*** Opening DATASET EXCERPTS ***
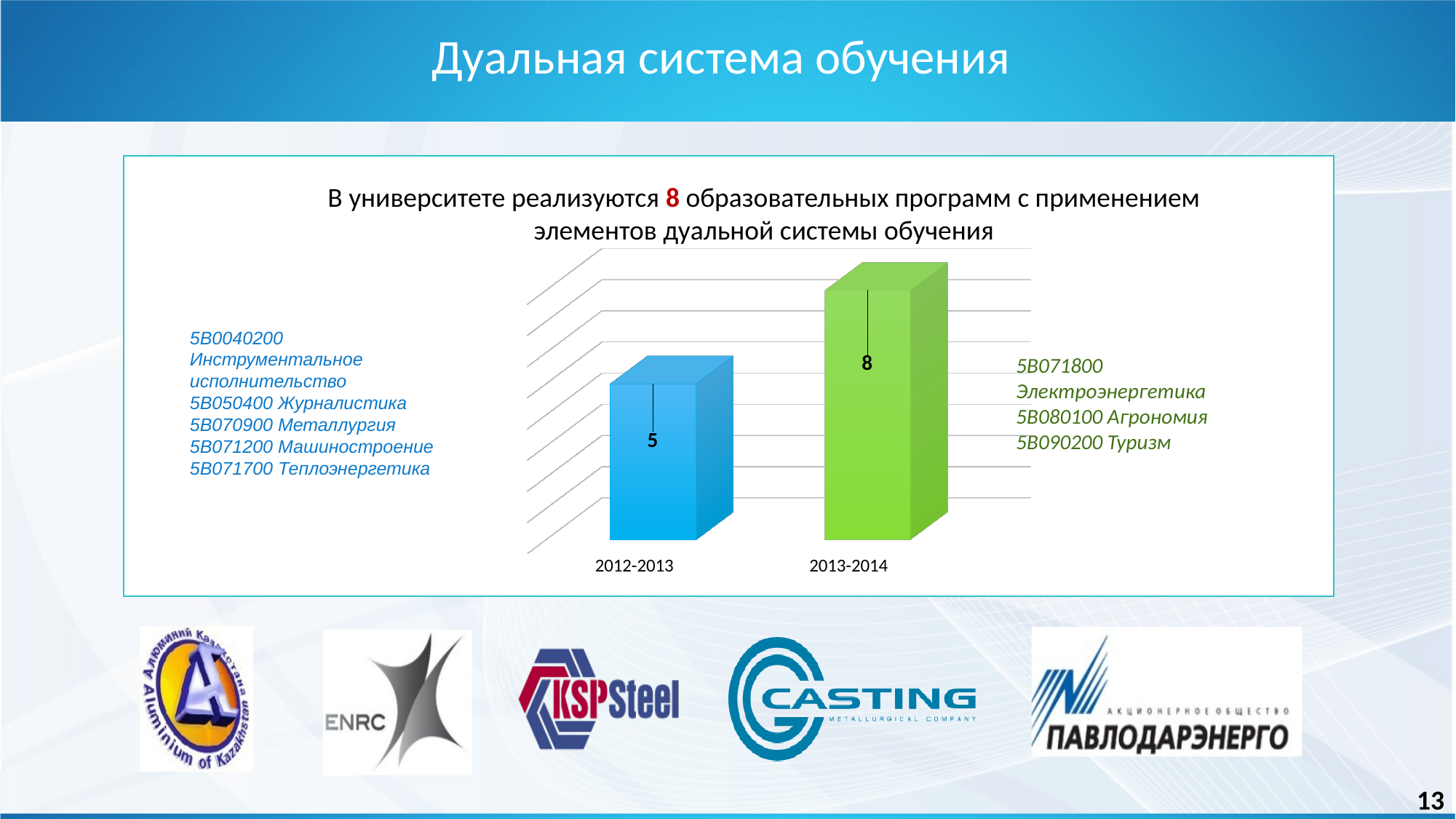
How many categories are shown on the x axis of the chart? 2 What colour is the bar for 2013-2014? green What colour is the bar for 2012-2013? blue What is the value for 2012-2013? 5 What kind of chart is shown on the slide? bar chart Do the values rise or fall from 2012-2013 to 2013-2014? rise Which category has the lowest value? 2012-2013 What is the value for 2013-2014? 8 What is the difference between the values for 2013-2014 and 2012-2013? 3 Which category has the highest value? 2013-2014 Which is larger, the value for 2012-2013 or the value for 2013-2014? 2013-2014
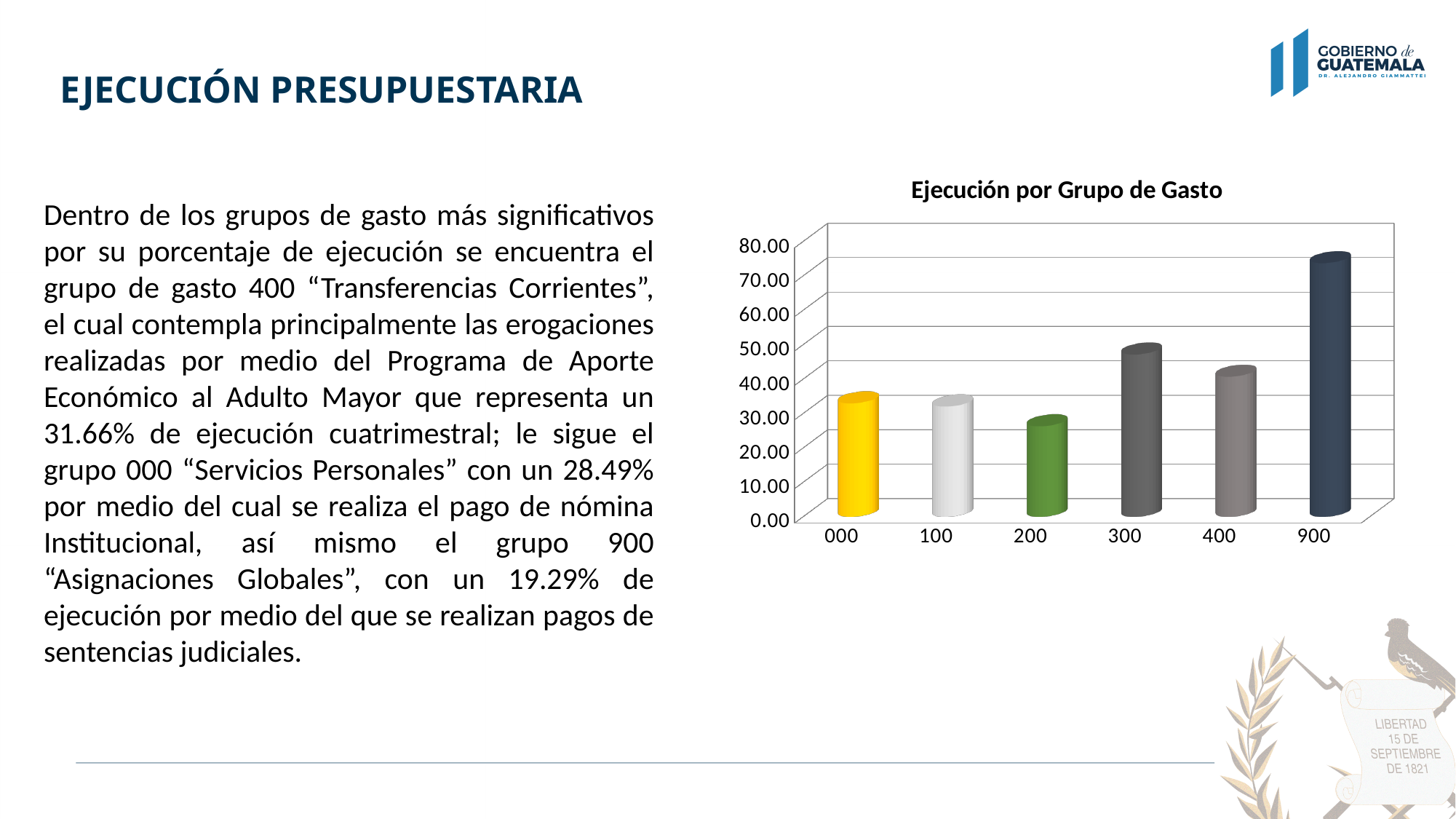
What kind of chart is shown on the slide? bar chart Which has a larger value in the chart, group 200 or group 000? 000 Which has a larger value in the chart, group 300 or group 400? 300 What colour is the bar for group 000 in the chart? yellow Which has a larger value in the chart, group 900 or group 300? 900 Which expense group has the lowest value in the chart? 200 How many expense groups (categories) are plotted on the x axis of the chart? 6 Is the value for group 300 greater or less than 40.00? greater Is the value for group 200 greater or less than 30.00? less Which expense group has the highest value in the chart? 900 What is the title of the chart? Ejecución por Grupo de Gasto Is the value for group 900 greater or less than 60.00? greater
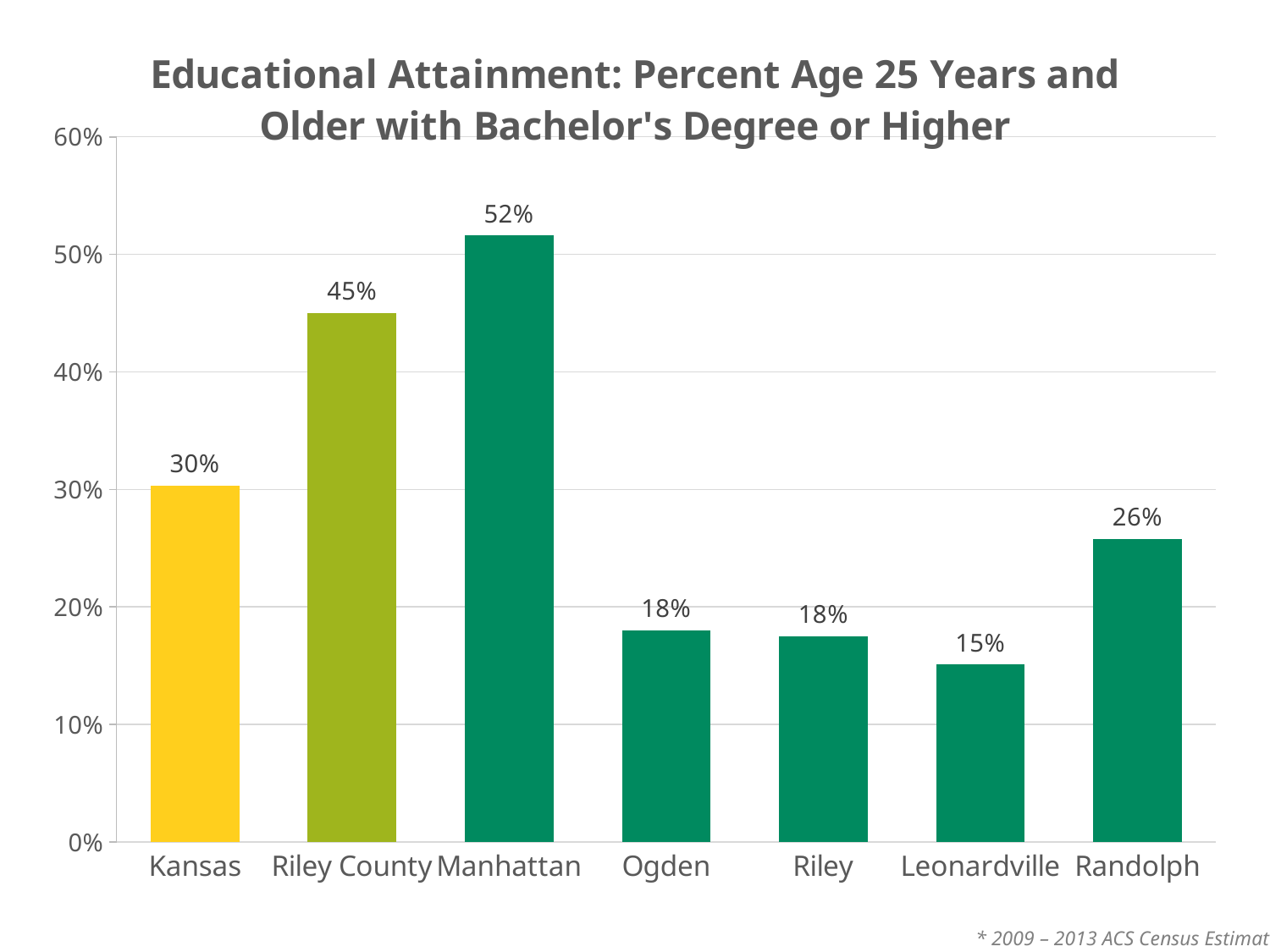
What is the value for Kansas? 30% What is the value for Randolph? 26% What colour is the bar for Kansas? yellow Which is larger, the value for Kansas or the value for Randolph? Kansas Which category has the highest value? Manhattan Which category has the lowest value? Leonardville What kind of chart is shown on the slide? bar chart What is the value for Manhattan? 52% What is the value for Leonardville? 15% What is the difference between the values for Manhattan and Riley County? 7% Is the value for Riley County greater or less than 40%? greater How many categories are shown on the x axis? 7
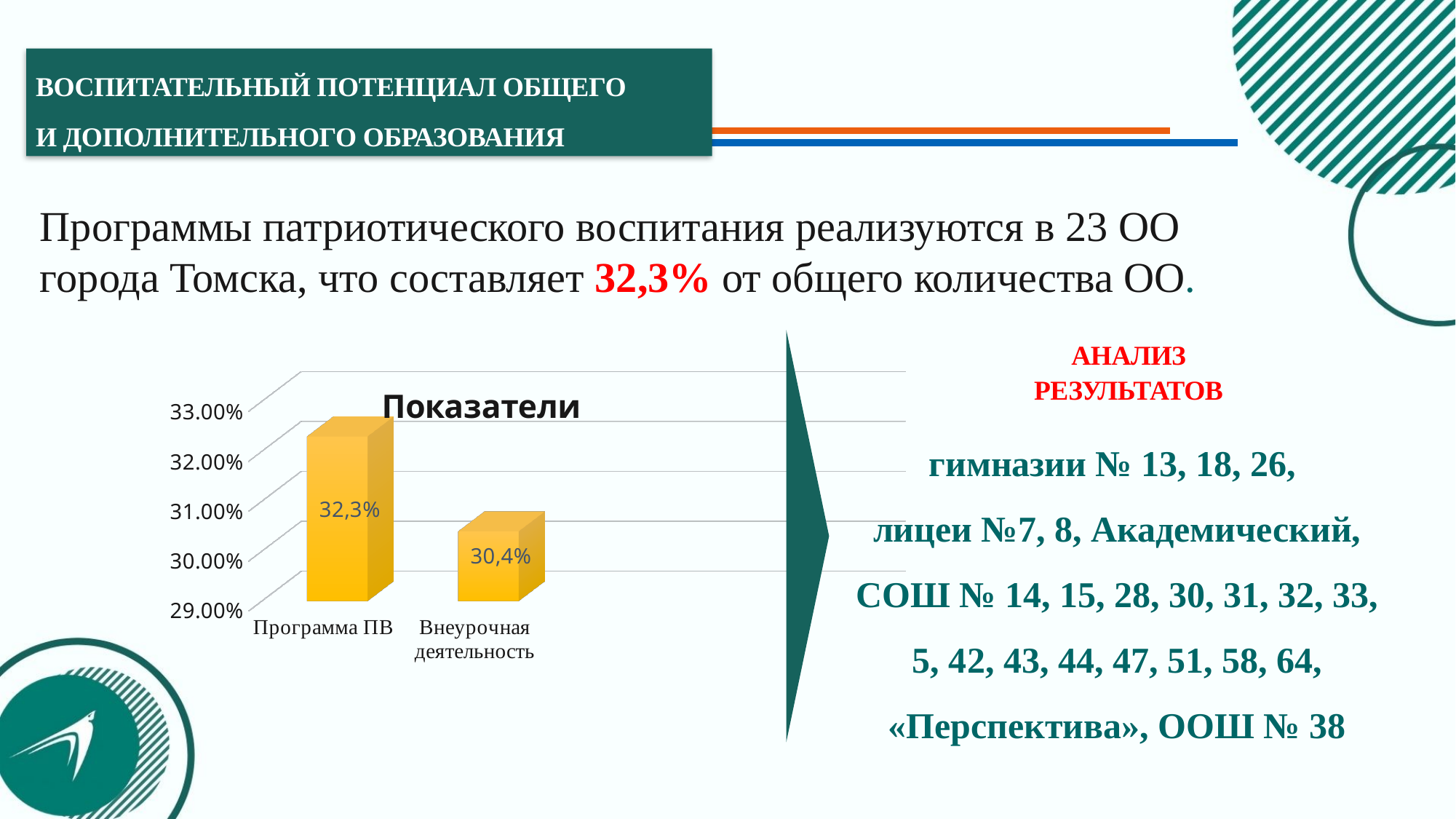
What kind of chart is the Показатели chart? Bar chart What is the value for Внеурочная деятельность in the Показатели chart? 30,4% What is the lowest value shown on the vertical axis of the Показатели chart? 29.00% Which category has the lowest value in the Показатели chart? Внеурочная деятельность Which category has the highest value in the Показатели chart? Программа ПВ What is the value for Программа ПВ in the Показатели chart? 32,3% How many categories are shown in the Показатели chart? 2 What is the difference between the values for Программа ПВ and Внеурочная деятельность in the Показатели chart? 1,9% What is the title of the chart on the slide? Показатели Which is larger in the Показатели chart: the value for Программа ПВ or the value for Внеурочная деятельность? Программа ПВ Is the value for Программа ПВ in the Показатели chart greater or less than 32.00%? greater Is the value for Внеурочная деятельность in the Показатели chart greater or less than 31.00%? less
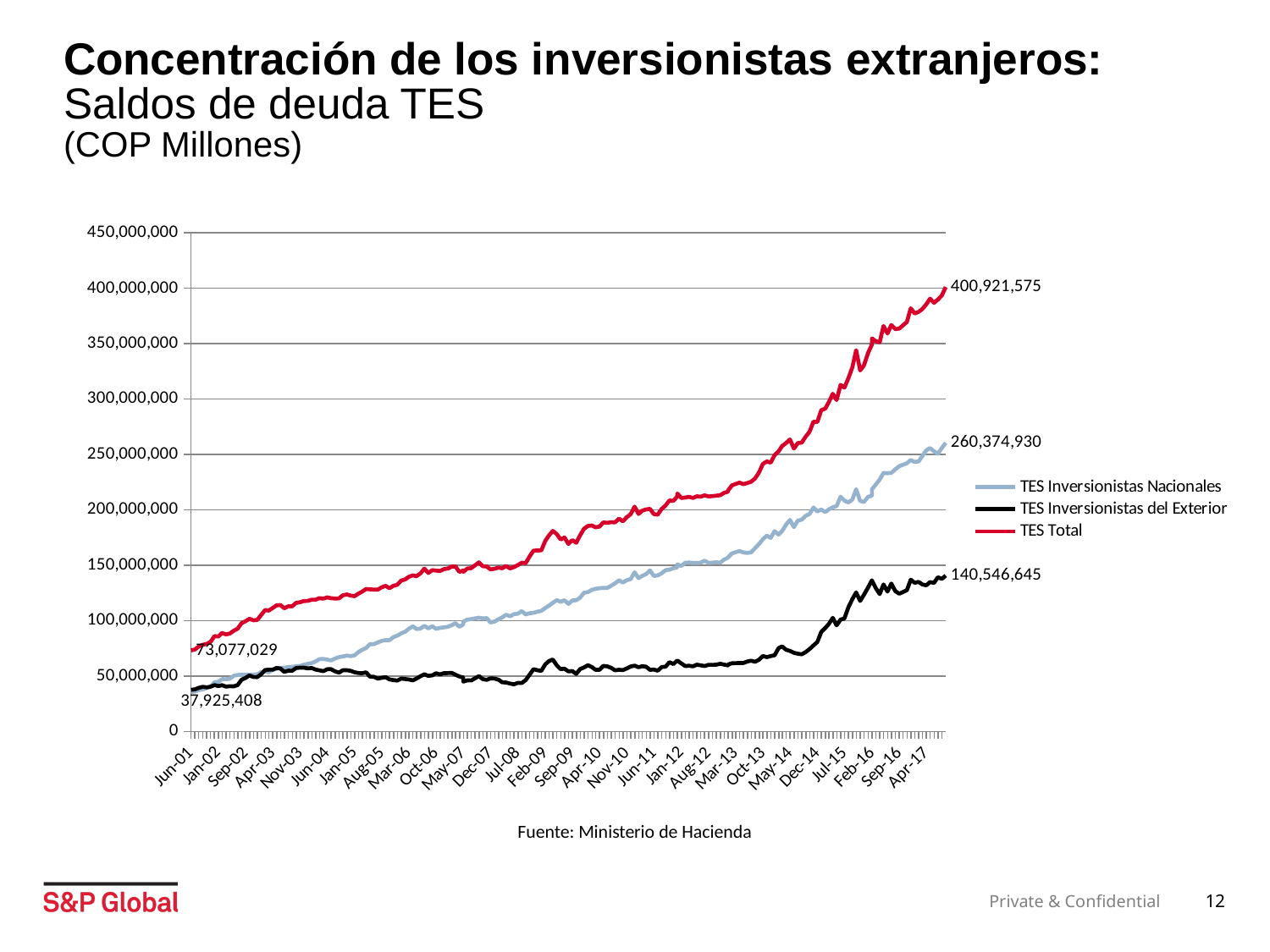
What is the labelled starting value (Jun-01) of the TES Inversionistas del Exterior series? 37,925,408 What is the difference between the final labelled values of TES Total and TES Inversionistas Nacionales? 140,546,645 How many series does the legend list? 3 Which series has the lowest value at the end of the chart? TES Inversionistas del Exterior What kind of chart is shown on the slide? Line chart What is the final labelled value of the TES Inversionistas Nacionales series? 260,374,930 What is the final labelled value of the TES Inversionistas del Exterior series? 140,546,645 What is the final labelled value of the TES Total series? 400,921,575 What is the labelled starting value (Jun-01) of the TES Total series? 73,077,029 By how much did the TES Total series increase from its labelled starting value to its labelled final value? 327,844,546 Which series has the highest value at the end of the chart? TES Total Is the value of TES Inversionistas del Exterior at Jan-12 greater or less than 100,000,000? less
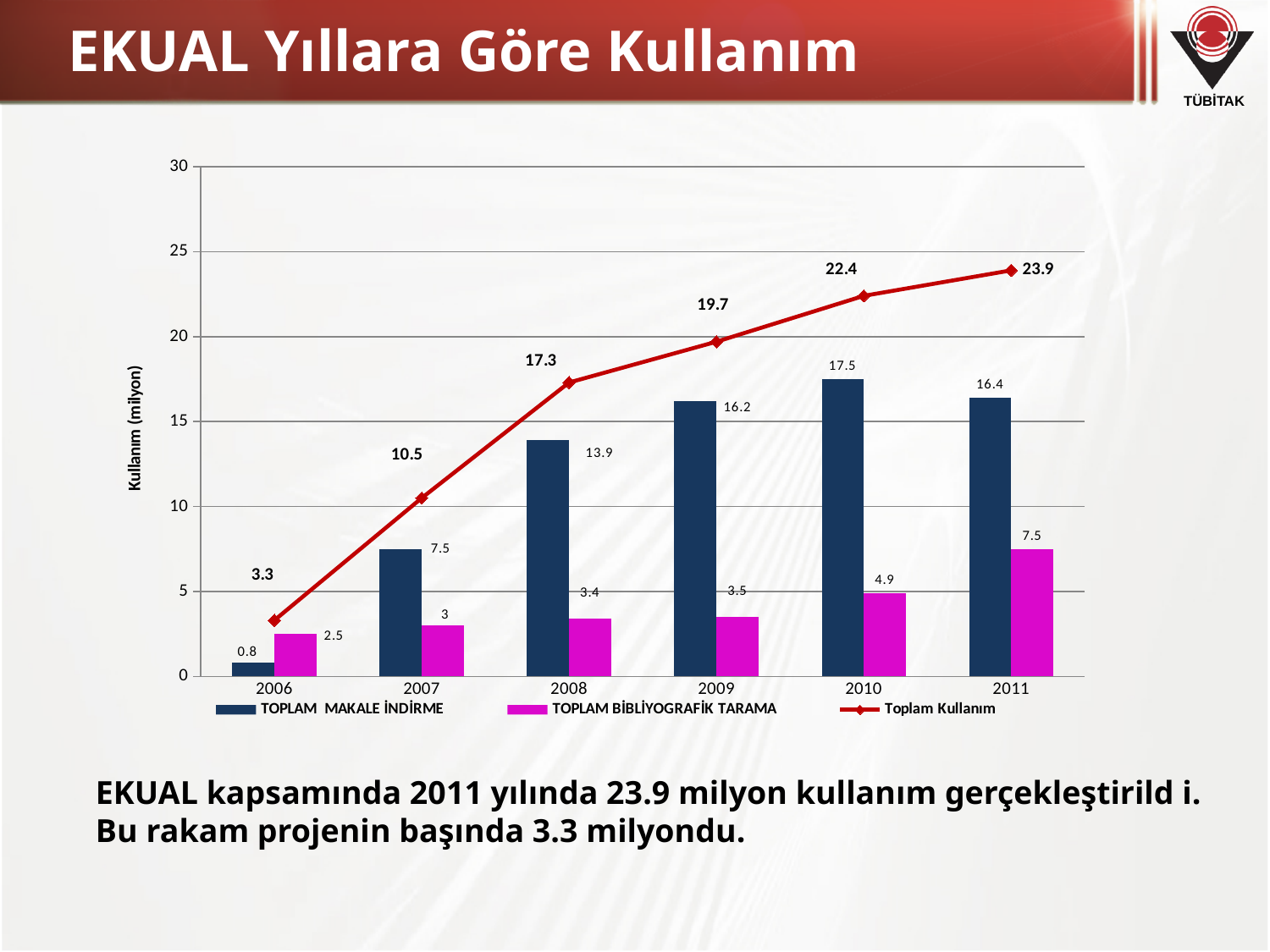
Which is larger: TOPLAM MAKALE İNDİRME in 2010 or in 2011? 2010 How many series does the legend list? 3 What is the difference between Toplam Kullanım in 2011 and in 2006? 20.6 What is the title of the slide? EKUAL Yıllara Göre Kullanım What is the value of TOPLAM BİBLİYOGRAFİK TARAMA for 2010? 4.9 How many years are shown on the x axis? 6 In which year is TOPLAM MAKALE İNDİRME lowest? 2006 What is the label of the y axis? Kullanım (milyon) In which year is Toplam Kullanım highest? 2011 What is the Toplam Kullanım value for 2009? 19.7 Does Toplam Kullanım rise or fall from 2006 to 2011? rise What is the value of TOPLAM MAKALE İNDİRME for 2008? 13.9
*** Closing DATASET EXCERPTS ***
WRITTEN TASK
Copy out the lines of the material above word for word, leaving out the pictures.

OUTPUT FOR THIS TASK
How many categories are shown on the x axis of the chart? 2 What colour is the bar for 2013-2014? green What colour is the bar for 2012-2013? blue What is the value for 2012-2013? 5 What kind of chart is shown on the slide? bar chart Do the values rise or fall from 2012-2013 to 2013-2014? rise Which category has the lowest value? 2012-2013 What is the value for 2013-2014? 8 What is the difference between the values for 2013-2014 and 2012-2013? 3 Which category has the highest value? 2013-2014 Which is larger, the value for 2012-2013 or the value for 2013-2014? 2013-2014
What kind of chart is shown on the slide? bar chart Which has a larger value in the chart, group 200 or group 000? 000 Which has a larger value in the chart, group 300 or group 400? 300 What colour is the bar for group 000 in the chart? yellow Which has a larger value in the chart, group 900 or group 300? 900 Which expense group has the lowest value in the chart? 200 How many expense groups (categories) are plotted on the x axis of the chart? 6 Is the value for group 300 greater or less than 40.00? greater Is the value for group 200 greater or less than 30.00? less Which expense group has the highest value in the chart? 900 What is the title of the chart? Ejecución por Grupo de Gasto Is the value for group 900 greater or less than 60.00? greater
What is the value for Kansas? 30% What is the value for Randolph? 26% What colour is the bar for Kansas? yellow Which is larger, the value for Kansas or the value for Randolph? Kansas Which category has the highest value? Manhattan Which category has the lowest value? Leonardville What kind of chart is shown on the slide? bar chart What is the value for Manhattan? 52% What is the value for Leonardville? 15% What is the difference between the values for Manhattan and Riley County? 7% Is the value for Riley County greater or less than 40%? greater How many categories are shown on the x axis? 7
What kind of chart is the Показатели chart? Bar chart What is the value for Внеурочная деятельность in the Показатели chart? 30,4% What is the lowest value shown on the vertical axis of the Показатели chart? 29.00% Which category has the lowest value in the Показатели chart? Внеурочная деятельность Which category has the highest value in the Показатели chart? Программа ПВ What is the value for Программа ПВ in the Показатели chart? 32,3% How many categories are shown in the Показатели chart? 2 What is the difference between the values for Программа ПВ and Внеурочная деятельность in the Показатели chart? 1,9% What is the title of the chart on the slide? Показатели Which is larger in the Показатели chart: the value for Программа ПВ or the value for Внеурочная деятельность? Программа ПВ Is the value for Программа ПВ in the Показатели chart greater or less than 32.00%? greater Is the value for Внеурочная деятельность in the Показатели chart greater or less than 31.00%? less
What is the labelled starting value (Jun-01) of the TES Inversionistas del Exterior series? 37,925,408 What is the difference between the final labelled values of TES Total and TES Inversionistas Nacionales? 140,546,645 How many series does the legend list? 3 Which series has the lowest value at the end of the chart? TES Inversionistas del Exterior What kind of chart is shown on the slide? Line chart What is the final labelled value of the TES Inversionistas Nacionales series? 260,374,930 What is the final labelled value of the TES Inversionistas del Exterior series? 140,546,645 What is the final labelled value of the TES Total series? 400,921,575 What is the labelled starting value (Jun-01) of the TES Total series? 73,077,029 By how much did the TES Total series increase from its labelled starting value to its labelled final value? 327,844,546 Which series has the highest value at the end of the chart? TES Total Is the value of TES Inversionistas del Exterior at Jan-12 greater or less than 100,000,000? less
Which is larger: TOPLAM MAKALE İNDİRME in 2010 or in 2011? 2010 How many series does the legend list? 3 What is the difference between Toplam Kullanım in 2011 and in 2006? 20.6 What is the title of the slide? EKUAL Yıllara Göre Kullanım What is the value of TOPLAM BİBLİYOGRAFİK TARAMA for 2010? 4.9 How many years are shown on the x axis? 6 In which year is TOPLAM MAKALE İNDİRME lowest? 2006 What is the label of the y axis? Kullanım (milyon) In which year is Toplam Kullanım highest? 2011 What is the Toplam Kullanım value for 2009? 19.7 Does Toplam Kullanım rise or fall from 2006 to 2011? rise What is the value of TOPLAM MAKALE İNDİRME for 2008? 13.9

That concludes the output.